J.B. Straubel, sürdürülebilir enerji ve elektrikli araç teknolojisinin gelişimine yaptığı önemli katkılarla tanınan, seçkin bir mühendis ve girişimcidir. En çok, elektrikli araçlar ve yenilenebilir enerji çözümlerinde küresel bir lider olan Tesla Inc.’in kurucu ortağı ve eski Teknoloji Başkanı olarak bilinir. Straubel’in elektrikli aktarma organları ve ileri düzey batarya teknolojisi konusundaki kapsamlı uzmanlığı, Tesla’yı sürdürülebilir enerji sektöründe öncü bir konuma taşımada itici bir güç olmuştur.
Tesla’dan önce, Straubel, ortak kurucusu olduğu havacılık şirketi Volacom’da enerji depolama sistemleri üzerine uzmanlığını geliştirmiştir. Burada hibrit elektrikli uçakların geliştirilmesi gibi çığır açan projeler üzerinde çalışmıştır. Tesla’ya katıldığında, Tesla Roadster, Model S ve Model 3’ün tasarımı ve geliştirilmesi gibi önemli girişimlere liderlik etmiştir. Ayrıca, şirketin üretim kapasitesini büyük ölçüde artıran Tesla Gigafactory’nin tasarımı ve hayata geçirilmesinde kilit bir rol oynamıştır. On beş yıllık CTO görev süresi boyunca, araştırma ve geliştirme, ekip oluşturma ve operasyonel ölçeklendirme konularında öncü bir rol oynayarak, Tesla’nın prototip araçlardan seri üretim ve gigawatt-saat ölçeğinde enerji depolamaya geçişini yönetmiştir.

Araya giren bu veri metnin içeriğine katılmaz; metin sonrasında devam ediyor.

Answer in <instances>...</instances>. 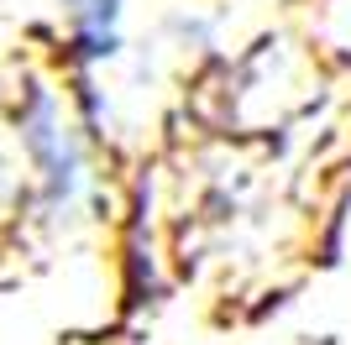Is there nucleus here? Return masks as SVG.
Returning <instances> with one entry per match:
<instances>
[{
  "label": "nucleus",
  "instance_id": "obj_1",
  "mask_svg": "<svg viewBox=\"0 0 351 345\" xmlns=\"http://www.w3.org/2000/svg\"><path fill=\"white\" fill-rule=\"evenodd\" d=\"M0 115L21 162V215L43 235H84L116 215V152L79 115L58 63L21 73Z\"/></svg>",
  "mask_w": 351,
  "mask_h": 345
},
{
  "label": "nucleus",
  "instance_id": "obj_2",
  "mask_svg": "<svg viewBox=\"0 0 351 345\" xmlns=\"http://www.w3.org/2000/svg\"><path fill=\"white\" fill-rule=\"evenodd\" d=\"M53 21V58L63 73H116L132 53L142 0H43Z\"/></svg>",
  "mask_w": 351,
  "mask_h": 345
},
{
  "label": "nucleus",
  "instance_id": "obj_3",
  "mask_svg": "<svg viewBox=\"0 0 351 345\" xmlns=\"http://www.w3.org/2000/svg\"><path fill=\"white\" fill-rule=\"evenodd\" d=\"M0 215H21V162H16L5 115H0Z\"/></svg>",
  "mask_w": 351,
  "mask_h": 345
}]
</instances>
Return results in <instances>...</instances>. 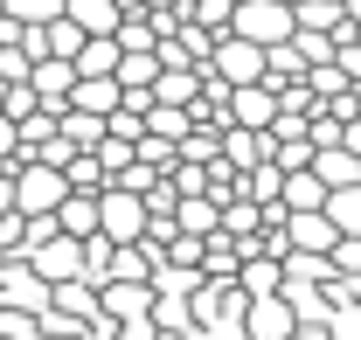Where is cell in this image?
<instances>
[{
  "mask_svg": "<svg viewBox=\"0 0 361 340\" xmlns=\"http://www.w3.org/2000/svg\"><path fill=\"white\" fill-rule=\"evenodd\" d=\"M7 174H14V215H56V202L70 195L63 174L42 160H7Z\"/></svg>",
  "mask_w": 361,
  "mask_h": 340,
  "instance_id": "6da1fadb",
  "label": "cell"
},
{
  "mask_svg": "<svg viewBox=\"0 0 361 340\" xmlns=\"http://www.w3.org/2000/svg\"><path fill=\"white\" fill-rule=\"evenodd\" d=\"M97 236H104L111 250H133L139 236H146V202L126 195V188H104V195H97Z\"/></svg>",
  "mask_w": 361,
  "mask_h": 340,
  "instance_id": "7a4b0ae2",
  "label": "cell"
},
{
  "mask_svg": "<svg viewBox=\"0 0 361 340\" xmlns=\"http://www.w3.org/2000/svg\"><path fill=\"white\" fill-rule=\"evenodd\" d=\"M229 35H236V42H257V49H278L292 35V14H285L278 0H236V7H229Z\"/></svg>",
  "mask_w": 361,
  "mask_h": 340,
  "instance_id": "3957f363",
  "label": "cell"
},
{
  "mask_svg": "<svg viewBox=\"0 0 361 340\" xmlns=\"http://www.w3.org/2000/svg\"><path fill=\"white\" fill-rule=\"evenodd\" d=\"M0 305L7 312H28V320L49 312V285L28 271V257H0Z\"/></svg>",
  "mask_w": 361,
  "mask_h": 340,
  "instance_id": "277c9868",
  "label": "cell"
},
{
  "mask_svg": "<svg viewBox=\"0 0 361 340\" xmlns=\"http://www.w3.org/2000/svg\"><path fill=\"white\" fill-rule=\"evenodd\" d=\"M278 243H285V257H334V222L326 215H285L278 222Z\"/></svg>",
  "mask_w": 361,
  "mask_h": 340,
  "instance_id": "5b68a950",
  "label": "cell"
},
{
  "mask_svg": "<svg viewBox=\"0 0 361 340\" xmlns=\"http://www.w3.org/2000/svg\"><path fill=\"white\" fill-rule=\"evenodd\" d=\"M28 271L42 278V285H70V278H84V243H70V236H49L28 250Z\"/></svg>",
  "mask_w": 361,
  "mask_h": 340,
  "instance_id": "8992f818",
  "label": "cell"
},
{
  "mask_svg": "<svg viewBox=\"0 0 361 340\" xmlns=\"http://www.w3.org/2000/svg\"><path fill=\"white\" fill-rule=\"evenodd\" d=\"M243 334L250 340H299V312L285 298H250L243 305Z\"/></svg>",
  "mask_w": 361,
  "mask_h": 340,
  "instance_id": "52a82bcc",
  "label": "cell"
},
{
  "mask_svg": "<svg viewBox=\"0 0 361 340\" xmlns=\"http://www.w3.org/2000/svg\"><path fill=\"white\" fill-rule=\"evenodd\" d=\"M223 104H229V111H223V126H236V132H264L271 119H278V97H271L264 84H243V90H229Z\"/></svg>",
  "mask_w": 361,
  "mask_h": 340,
  "instance_id": "ba28073f",
  "label": "cell"
},
{
  "mask_svg": "<svg viewBox=\"0 0 361 340\" xmlns=\"http://www.w3.org/2000/svg\"><path fill=\"white\" fill-rule=\"evenodd\" d=\"M174 236H195V243H209L216 236V222H223V209L209 202V195H174Z\"/></svg>",
  "mask_w": 361,
  "mask_h": 340,
  "instance_id": "9c48e42d",
  "label": "cell"
},
{
  "mask_svg": "<svg viewBox=\"0 0 361 340\" xmlns=\"http://www.w3.org/2000/svg\"><path fill=\"white\" fill-rule=\"evenodd\" d=\"M278 209H285V215H319V209H326V188L313 181V167L278 174Z\"/></svg>",
  "mask_w": 361,
  "mask_h": 340,
  "instance_id": "30bf717a",
  "label": "cell"
},
{
  "mask_svg": "<svg viewBox=\"0 0 361 340\" xmlns=\"http://www.w3.org/2000/svg\"><path fill=\"white\" fill-rule=\"evenodd\" d=\"M70 84H77V70H70L63 56H35V70H28V90L42 97L49 111H56V104H70Z\"/></svg>",
  "mask_w": 361,
  "mask_h": 340,
  "instance_id": "8fae6325",
  "label": "cell"
},
{
  "mask_svg": "<svg viewBox=\"0 0 361 340\" xmlns=\"http://www.w3.org/2000/svg\"><path fill=\"white\" fill-rule=\"evenodd\" d=\"M49 222H56V236H70V243H90V236H97V195H63Z\"/></svg>",
  "mask_w": 361,
  "mask_h": 340,
  "instance_id": "7c38bea8",
  "label": "cell"
},
{
  "mask_svg": "<svg viewBox=\"0 0 361 340\" xmlns=\"http://www.w3.org/2000/svg\"><path fill=\"white\" fill-rule=\"evenodd\" d=\"M313 181L326 188V195L361 188V160H355V153H341V146H319V153H313Z\"/></svg>",
  "mask_w": 361,
  "mask_h": 340,
  "instance_id": "4fadbf2b",
  "label": "cell"
},
{
  "mask_svg": "<svg viewBox=\"0 0 361 340\" xmlns=\"http://www.w3.org/2000/svg\"><path fill=\"white\" fill-rule=\"evenodd\" d=\"M63 21H70L77 35H111L126 14H118V0H63Z\"/></svg>",
  "mask_w": 361,
  "mask_h": 340,
  "instance_id": "5bb4252c",
  "label": "cell"
},
{
  "mask_svg": "<svg viewBox=\"0 0 361 340\" xmlns=\"http://www.w3.org/2000/svg\"><path fill=\"white\" fill-rule=\"evenodd\" d=\"M49 312H63V320L90 327V320H97V285H84V278H70V285H49Z\"/></svg>",
  "mask_w": 361,
  "mask_h": 340,
  "instance_id": "9a60e30c",
  "label": "cell"
},
{
  "mask_svg": "<svg viewBox=\"0 0 361 340\" xmlns=\"http://www.w3.org/2000/svg\"><path fill=\"white\" fill-rule=\"evenodd\" d=\"M236 278H243V285H236L243 298H278V285H285L278 257H243V264H236Z\"/></svg>",
  "mask_w": 361,
  "mask_h": 340,
  "instance_id": "2e32d148",
  "label": "cell"
},
{
  "mask_svg": "<svg viewBox=\"0 0 361 340\" xmlns=\"http://www.w3.org/2000/svg\"><path fill=\"white\" fill-rule=\"evenodd\" d=\"M292 28H306V35H341L348 14H341V0H299V7H292Z\"/></svg>",
  "mask_w": 361,
  "mask_h": 340,
  "instance_id": "e0dca14e",
  "label": "cell"
},
{
  "mask_svg": "<svg viewBox=\"0 0 361 340\" xmlns=\"http://www.w3.org/2000/svg\"><path fill=\"white\" fill-rule=\"evenodd\" d=\"M70 70H77V77H111V70H118V42H111V35H84V49L70 56Z\"/></svg>",
  "mask_w": 361,
  "mask_h": 340,
  "instance_id": "ac0fdd59",
  "label": "cell"
},
{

Tesla’daki çalışmalarına ek olarak, Straubel, güneş enerjisi hizmetlerinde uzmanlaşmış bir Tesla yan kuruluşu olan SolarCity’nin kurulmasında önemli bir rol oynamıştır. Bu, yenilenebilir enerji alanındaki etkisini daha da genişletmiştir.
2019 yılında, Straubel sürdürülebilir döngüsel ekonomi yaratmaya odaklanarak Redwood Materials’ı kurmuştur. CEO olarak, lityum iyon pillerin ve elektronik atıkların geri dönüştürülmesiyle atık yönetiminde devrim yapmaya, kaynakların geri kazanımına ve sürdürülebilirliğe olan bağlılığını ilerletmeye kararlıdır.
2023 itibarıyla, Tesla’nın hissedarları tarafından seçilerek şirketin bağımsız yönetim kurulu üyesi olarak Tesla’ya yeniden katılmıştır. Hem Tesla hem de Redwood Materials’daki sürekli çalışmalarıyla Straubel, geleneksel enerji paradigmalarına meydan okumakta ve teknoloji ile sürdürülebilirlik alanlarında parlak bir figür olarak öne çıkmaktadır.